Range to reproduce from the entries below: the line with "Practice PassQuestion SPLK-1002", the line with "Consistent Results", and every line in between. Give them exactly and give nothing else.

Dataset records

+---+

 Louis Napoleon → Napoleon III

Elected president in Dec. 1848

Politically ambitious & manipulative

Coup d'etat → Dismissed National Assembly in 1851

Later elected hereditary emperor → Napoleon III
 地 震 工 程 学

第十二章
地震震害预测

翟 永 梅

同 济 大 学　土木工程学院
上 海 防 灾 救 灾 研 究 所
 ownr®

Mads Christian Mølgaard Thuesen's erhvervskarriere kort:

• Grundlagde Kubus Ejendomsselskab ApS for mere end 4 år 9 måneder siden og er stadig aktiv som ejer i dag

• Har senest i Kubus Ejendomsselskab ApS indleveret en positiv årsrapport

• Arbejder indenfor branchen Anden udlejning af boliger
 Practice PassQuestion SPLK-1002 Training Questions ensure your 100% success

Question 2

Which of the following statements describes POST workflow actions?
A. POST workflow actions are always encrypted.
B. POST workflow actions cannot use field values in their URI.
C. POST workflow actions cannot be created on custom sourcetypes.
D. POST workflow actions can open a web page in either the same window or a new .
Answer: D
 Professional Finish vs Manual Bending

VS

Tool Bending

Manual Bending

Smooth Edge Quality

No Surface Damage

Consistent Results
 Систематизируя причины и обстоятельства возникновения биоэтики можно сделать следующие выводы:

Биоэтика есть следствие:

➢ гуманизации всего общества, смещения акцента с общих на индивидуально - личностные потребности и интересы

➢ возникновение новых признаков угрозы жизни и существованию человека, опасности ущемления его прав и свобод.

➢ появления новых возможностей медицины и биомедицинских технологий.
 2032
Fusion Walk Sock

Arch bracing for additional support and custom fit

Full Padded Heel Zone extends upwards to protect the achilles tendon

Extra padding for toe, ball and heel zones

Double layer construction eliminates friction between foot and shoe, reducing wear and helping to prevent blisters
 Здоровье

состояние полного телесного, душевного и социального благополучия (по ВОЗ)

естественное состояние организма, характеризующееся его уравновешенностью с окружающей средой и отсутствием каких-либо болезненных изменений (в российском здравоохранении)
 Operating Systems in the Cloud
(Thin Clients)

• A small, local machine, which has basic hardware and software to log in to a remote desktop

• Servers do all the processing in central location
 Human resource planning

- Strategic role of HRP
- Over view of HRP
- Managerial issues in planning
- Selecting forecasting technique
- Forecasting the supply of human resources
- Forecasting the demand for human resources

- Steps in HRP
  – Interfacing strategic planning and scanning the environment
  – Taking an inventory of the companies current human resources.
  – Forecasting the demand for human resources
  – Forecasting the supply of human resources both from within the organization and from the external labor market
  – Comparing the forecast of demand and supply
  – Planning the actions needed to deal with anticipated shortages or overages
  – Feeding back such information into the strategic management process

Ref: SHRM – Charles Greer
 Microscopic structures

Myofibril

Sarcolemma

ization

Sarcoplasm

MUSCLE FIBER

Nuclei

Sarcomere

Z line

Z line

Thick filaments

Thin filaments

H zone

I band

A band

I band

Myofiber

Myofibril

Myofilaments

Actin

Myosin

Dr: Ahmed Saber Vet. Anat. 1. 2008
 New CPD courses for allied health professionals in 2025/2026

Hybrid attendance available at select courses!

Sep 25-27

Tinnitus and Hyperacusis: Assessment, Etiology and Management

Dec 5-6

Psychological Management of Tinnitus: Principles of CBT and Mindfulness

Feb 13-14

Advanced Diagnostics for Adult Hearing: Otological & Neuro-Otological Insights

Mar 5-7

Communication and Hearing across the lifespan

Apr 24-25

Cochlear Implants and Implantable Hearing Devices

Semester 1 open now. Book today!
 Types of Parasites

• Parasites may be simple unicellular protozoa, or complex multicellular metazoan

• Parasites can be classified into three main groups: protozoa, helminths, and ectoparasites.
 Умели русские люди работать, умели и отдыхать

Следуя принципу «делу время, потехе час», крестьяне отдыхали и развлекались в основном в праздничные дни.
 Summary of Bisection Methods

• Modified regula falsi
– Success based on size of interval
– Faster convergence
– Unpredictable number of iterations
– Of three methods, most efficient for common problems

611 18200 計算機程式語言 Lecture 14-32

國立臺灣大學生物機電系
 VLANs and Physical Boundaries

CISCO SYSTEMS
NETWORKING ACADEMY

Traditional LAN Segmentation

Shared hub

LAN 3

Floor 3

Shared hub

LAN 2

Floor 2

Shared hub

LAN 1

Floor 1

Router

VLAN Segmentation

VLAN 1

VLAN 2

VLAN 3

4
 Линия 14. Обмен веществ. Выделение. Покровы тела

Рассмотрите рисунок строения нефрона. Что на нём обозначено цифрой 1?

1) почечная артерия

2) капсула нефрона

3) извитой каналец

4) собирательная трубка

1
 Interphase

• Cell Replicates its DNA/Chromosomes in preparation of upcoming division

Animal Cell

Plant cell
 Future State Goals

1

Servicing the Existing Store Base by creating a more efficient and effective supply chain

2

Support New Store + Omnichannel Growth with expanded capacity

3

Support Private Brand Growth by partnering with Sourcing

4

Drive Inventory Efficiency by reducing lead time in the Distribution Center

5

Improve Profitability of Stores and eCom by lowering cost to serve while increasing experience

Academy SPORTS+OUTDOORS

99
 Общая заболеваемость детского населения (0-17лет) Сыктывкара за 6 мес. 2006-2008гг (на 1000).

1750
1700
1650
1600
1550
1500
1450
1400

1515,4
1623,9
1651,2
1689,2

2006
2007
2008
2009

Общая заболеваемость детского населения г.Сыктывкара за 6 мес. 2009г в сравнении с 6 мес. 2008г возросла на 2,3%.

+---+

RESPONSE BOX →
 Practice PassQuestion SPLK-1002 Training Questions ensure your 100% success

Question 2

Which of the following statements describes POST workflow actions?
A. POST workflow actions are always encrypted.
B. POST workflow actions cannot use field values in their URI.
C. POST workflow actions cannot be created on custom sourcetypes.
D. POST workflow actions can open a web page in either the same window or a new .
Answer: D
 Professional Finish vs Manual Bending

VS

Tool Bending

Manual Bending

Smooth Edge Quality

No Surface Damage

Consistent Results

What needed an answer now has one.